Au moment où elle s’apprête à lancer une campagne de communication de masse autour de sa solution, Debora Claire Kingsley se dit heureuse du chemin parcouru. « Nous sommes en train de faciliter et de sécuriser les opérations immobilières au Cameroun. Nous restons dans un processus continu d’amélioration de service, le but étant de supprimer les procédures liées à l’acquisition ou la vente d’un bien ». Il faut dire qu’au Cameroun, il est très fréquent de voir des opérations d’achat d’un terrain déboucher sur des litiges fonciers. Pour instruire davantage l’opinion sur les risques autour de telles opérations, la startup anime un blog sur des thématiques autour de l’achat et la vente d’un bien immobilier ou automobile.

Tous les matins, lorsqu’elle quitte son domicile situé au quartier Ahala pour vaquer à ses occupations, à bord de son véhicule, elle entame ses journées en écoutant I need you, un titre de Donnie McClurkin Jr, pasteur et chanteur de gospel américain. Une manière pour elle de louer Dieu et de lui demander la force d’aller plus loin.

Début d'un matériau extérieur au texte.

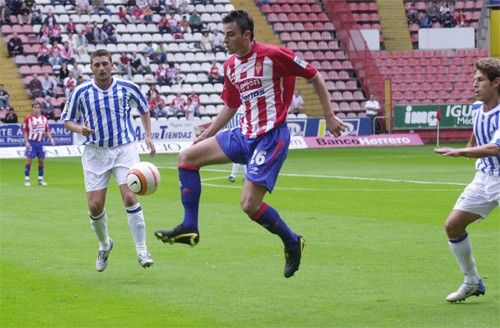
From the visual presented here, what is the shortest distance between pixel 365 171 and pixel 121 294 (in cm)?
2141

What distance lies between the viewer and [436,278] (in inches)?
502

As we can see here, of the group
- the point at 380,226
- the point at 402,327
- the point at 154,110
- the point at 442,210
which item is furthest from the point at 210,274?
the point at 154,110

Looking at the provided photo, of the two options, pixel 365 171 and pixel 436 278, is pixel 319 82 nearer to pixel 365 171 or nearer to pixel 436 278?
pixel 436 278

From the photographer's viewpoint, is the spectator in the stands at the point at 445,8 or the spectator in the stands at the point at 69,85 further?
the spectator in the stands at the point at 445,8

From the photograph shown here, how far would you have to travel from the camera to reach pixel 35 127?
3128cm

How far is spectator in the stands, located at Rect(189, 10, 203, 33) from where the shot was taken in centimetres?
5104

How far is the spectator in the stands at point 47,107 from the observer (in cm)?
4366

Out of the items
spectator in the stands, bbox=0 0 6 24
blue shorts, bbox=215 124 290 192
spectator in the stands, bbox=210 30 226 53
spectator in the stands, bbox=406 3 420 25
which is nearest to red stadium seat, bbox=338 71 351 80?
spectator in the stands, bbox=406 3 420 25

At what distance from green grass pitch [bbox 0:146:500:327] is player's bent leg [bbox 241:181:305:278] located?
358 mm

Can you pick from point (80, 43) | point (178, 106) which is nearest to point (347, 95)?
point (178, 106)

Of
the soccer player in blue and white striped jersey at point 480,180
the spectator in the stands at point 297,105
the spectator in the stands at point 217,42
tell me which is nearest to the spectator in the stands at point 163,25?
the spectator in the stands at point 217,42

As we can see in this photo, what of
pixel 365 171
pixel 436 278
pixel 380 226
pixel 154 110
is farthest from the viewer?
pixel 154 110

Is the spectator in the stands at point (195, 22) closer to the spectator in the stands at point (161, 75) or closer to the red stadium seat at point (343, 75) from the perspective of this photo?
the spectator in the stands at point (161, 75)

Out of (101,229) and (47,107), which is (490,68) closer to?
(101,229)
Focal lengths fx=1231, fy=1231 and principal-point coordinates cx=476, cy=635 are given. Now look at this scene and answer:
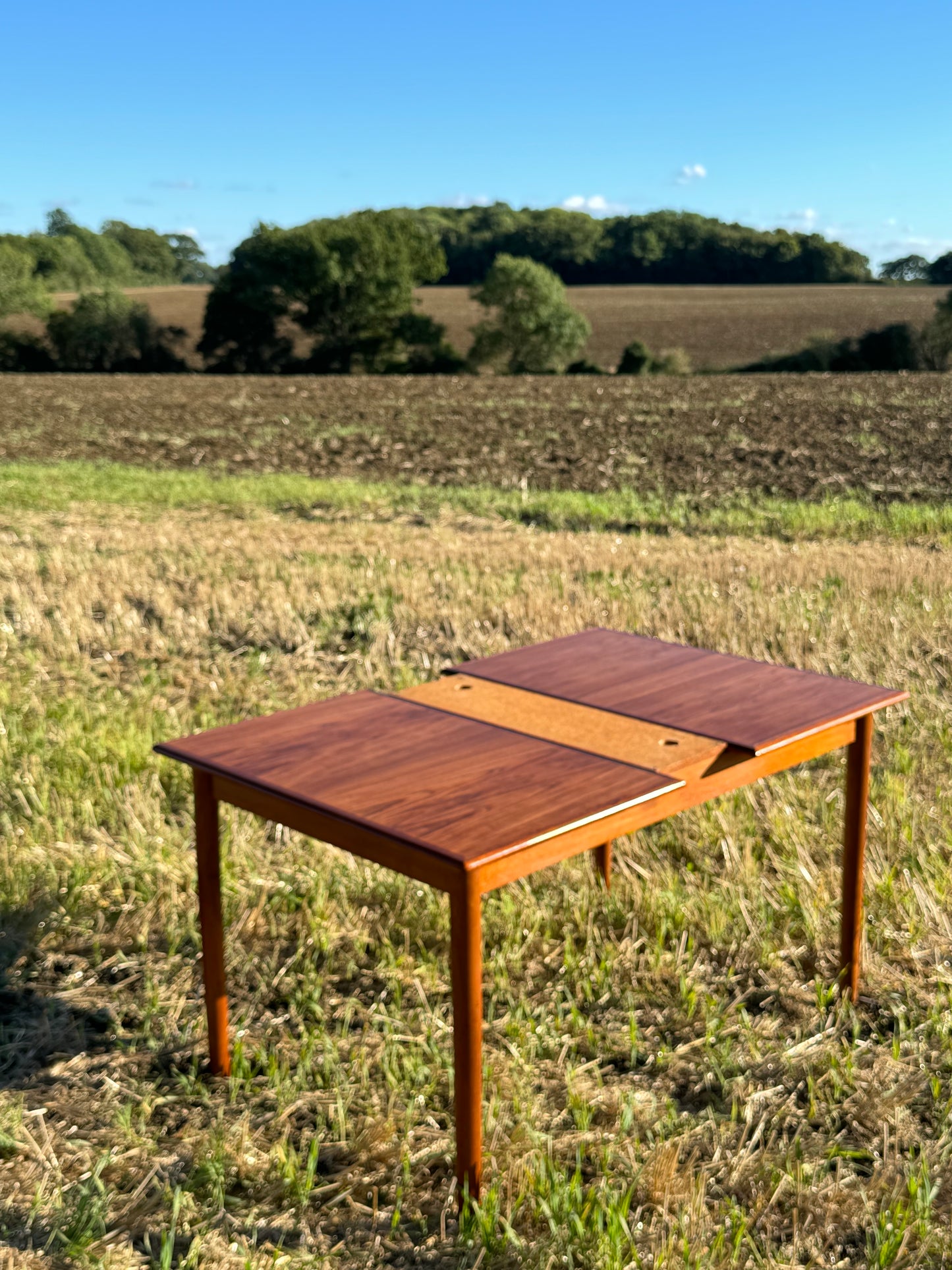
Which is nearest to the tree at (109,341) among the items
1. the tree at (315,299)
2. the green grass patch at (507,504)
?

Aller plus loin, pour elle, signifie apporter une contribution à la résorption du déficit de logement évalué à 2,5 millions unités en milieu urbain au Cameroun. Pour y parvenir, elle veut élargir ses activités au BTP afin de réaliser des travaux de construction pour des clients. Par la suite, elle souhaite se lancer dans la construction de son propre patrimoine immobilier. « C’est ambitieux de penser comme ça lorsqu’on est une femme dans notre contexte. Mais j’y parviendrai », se convainc-t-elle.